CND68RemoteFastSyncDesignSimple
Remote Fast Synchronization: simplified mode
Goals
Projects overview
| Project type | Example | Source Files Count | Total Files Count | Total Files Size | Build time |
|---|---|---|---|---|---|
| Small | CLucene | 50-300 | 100-500 | <=10 M | < 1 min |
| Medium | MySQL | 1,000-3,000 | 1,500 - 6,000 | <=150 M | 6-10 min |
| Large | ACE | 10,000-30,000 | 15,000-60,000 | <= 600 M | 60-120 min |
Goals
On a fast network (for example, inside SPBDC local network):
By non-massive modification I mean changing no more than 10% files.
| Project type | First (full) copy | Subsequent (non-massive modifications) |
|---|---|---|
| Small | 20 sec | 5 sec |
| Medium | 1 min | 10 sec |
| Large | 5 min | 45 sec |
On a slow network (for example, when accessing SWAN via VPN from home)

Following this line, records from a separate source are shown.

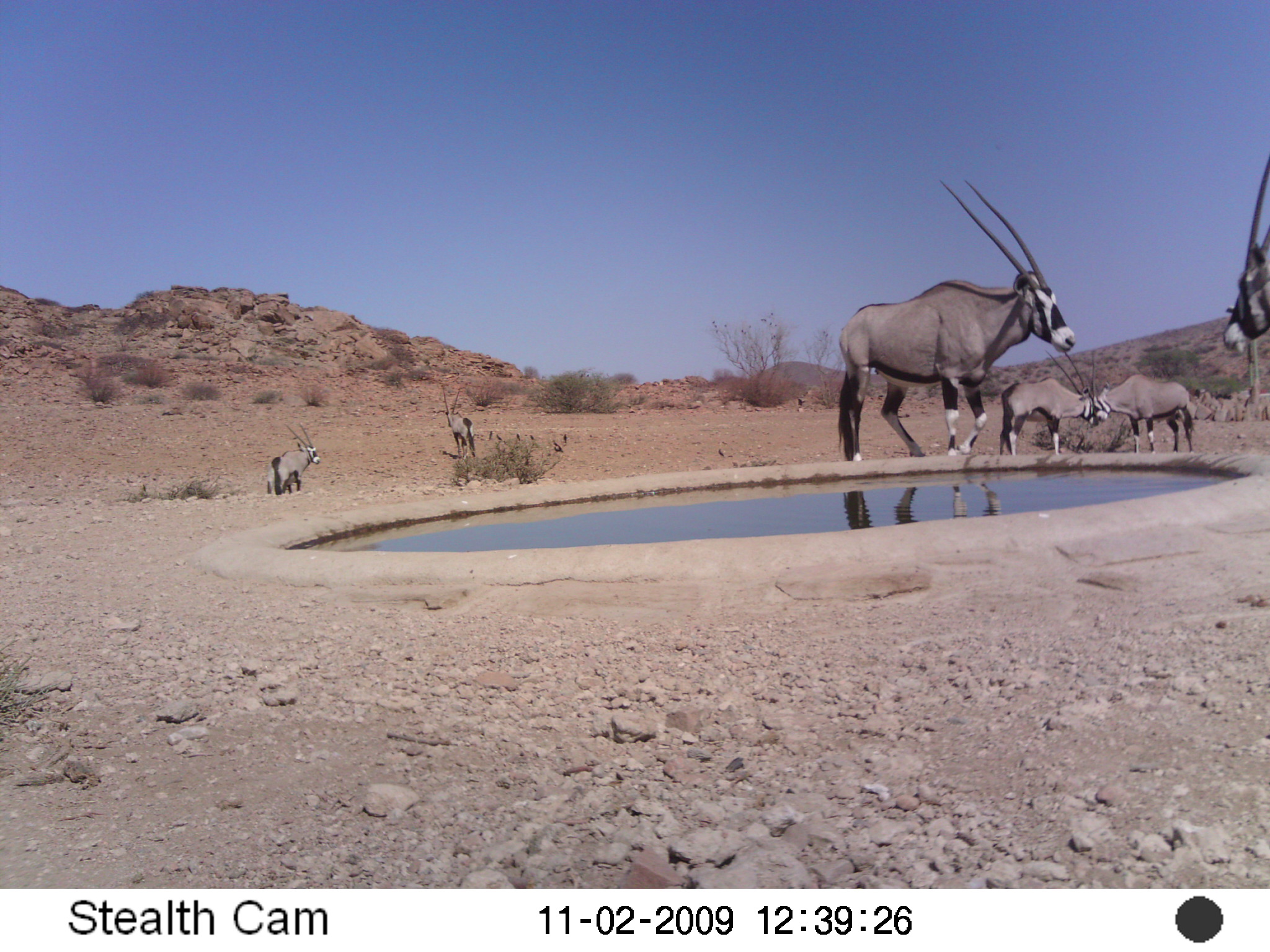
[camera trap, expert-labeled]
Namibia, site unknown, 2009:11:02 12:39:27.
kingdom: Animalia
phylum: Chordata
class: Mammalia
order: Artiodactyla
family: Bovidae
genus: Oryx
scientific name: Oryx gazella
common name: gemsbok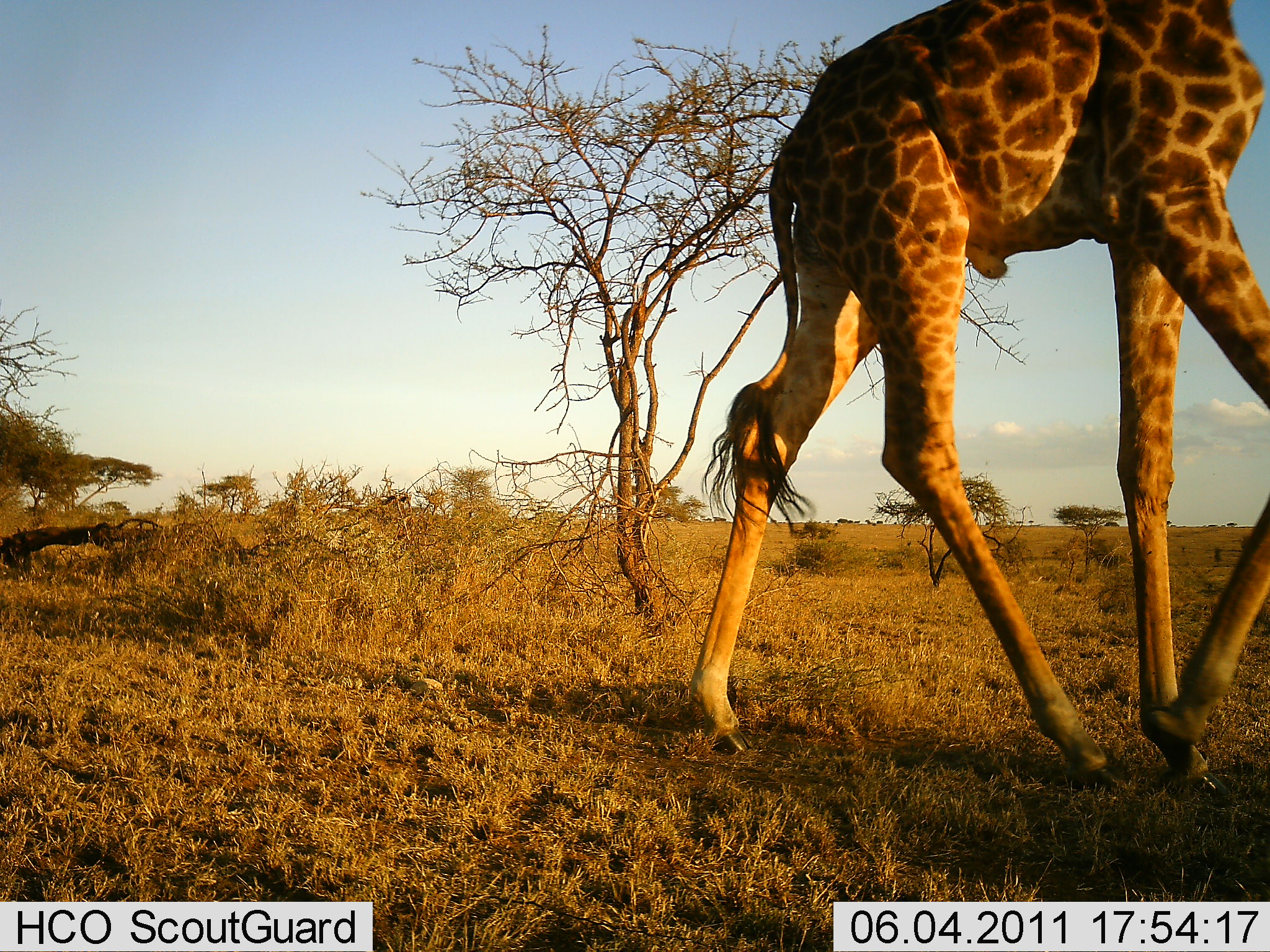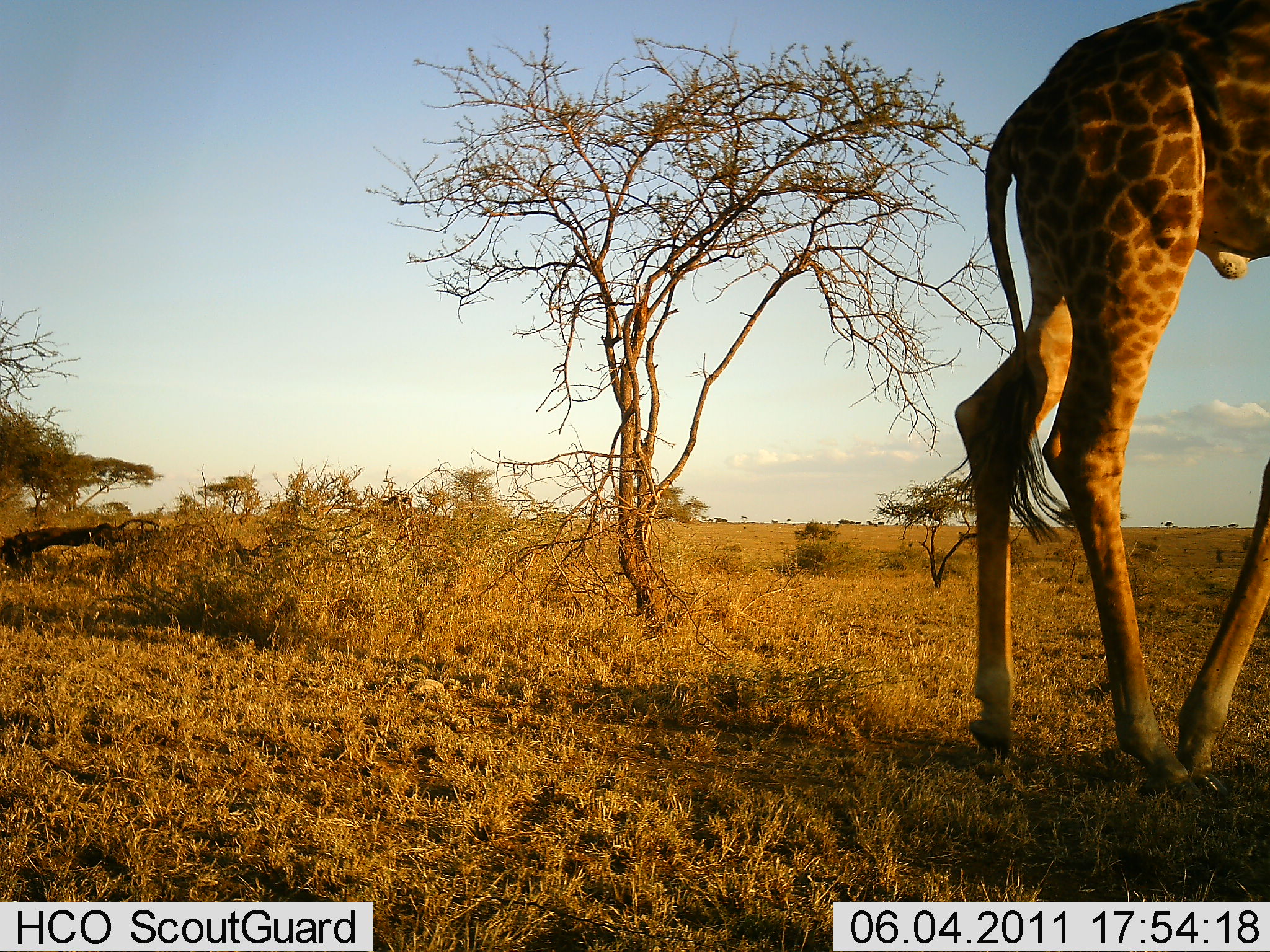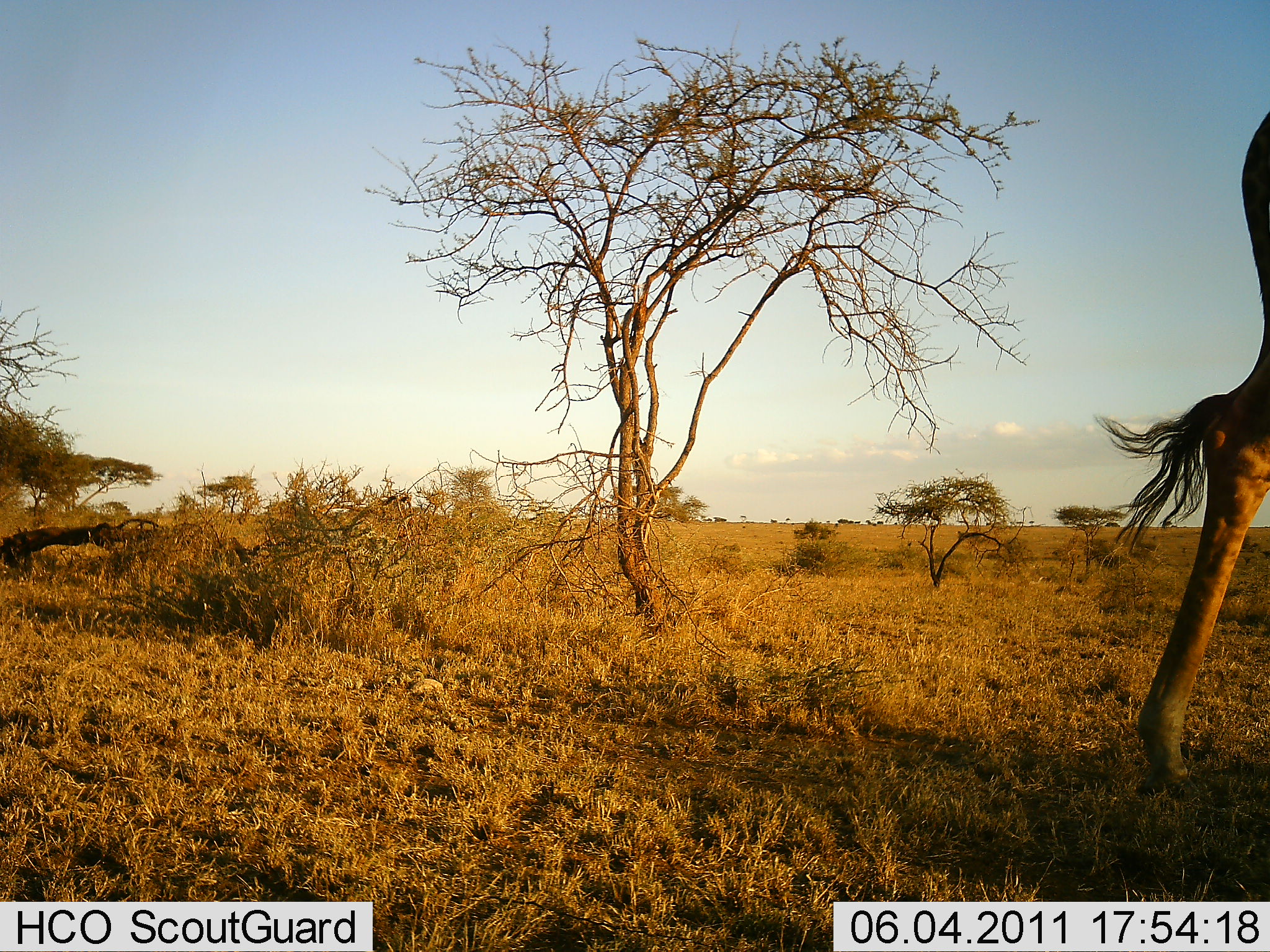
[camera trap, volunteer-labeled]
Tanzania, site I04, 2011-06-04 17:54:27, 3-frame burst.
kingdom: Animalia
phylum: Chordata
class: Mammalia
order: Artiodactyla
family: Giraffidae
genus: Giraffa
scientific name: Giraffa camelopardalis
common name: giraffe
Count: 1.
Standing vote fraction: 9%.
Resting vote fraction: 0%.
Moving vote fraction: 100%.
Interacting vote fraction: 0%.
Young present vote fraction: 0%.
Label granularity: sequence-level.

No more than 10% slower than rsync without daemon.
Technologies considered
- RSync.
- JarSync (http://jarsync.sourceforge.net).
- Misc Java FTP clients
- Java Remote File Access (http://freshmeat.net/projects/remotefileaccess).
- Unison (http://www.cis.upenn.edu/bcpierce/unison).
- Other. Unfortunately I didn't make records accurate enough.
Design specifications
The approach that is prototyped for now is as follows:
- Transport: copying files via JSch
- All files of a project are ZIPped (in java - no external tools need) into a single archive
- Once a file is transferred, its timestamp is remembered; on subsequent runs, only files with changed timestamps are copied
Here are the results.
On SWAN
| Project | 1-st copy | 2-nd copy, unchanged | 10%-changed |
|---|---|---|---|
| small | 0:08 | 0:01 | 0:02 |
| mysql | 0:37 | 0:03 | 0:05 |
| opensolaris | 3:37 | 0:17 | 0:48 |
On a slow network (accessing SWAN from home via VPN)
| Project | 1-st copy | 2-nd copy, unchanged | 10%-changed | RSync 10% changed |
|---|---|---|---|---|
| small | 0:14 | 0:04 | 0:07 | n/a |
| mysql | 6:38 | 0:04 | 0:34 | 0:35 |
| opensolaris | 23:00 | 0:20 | 02:38 | n/a |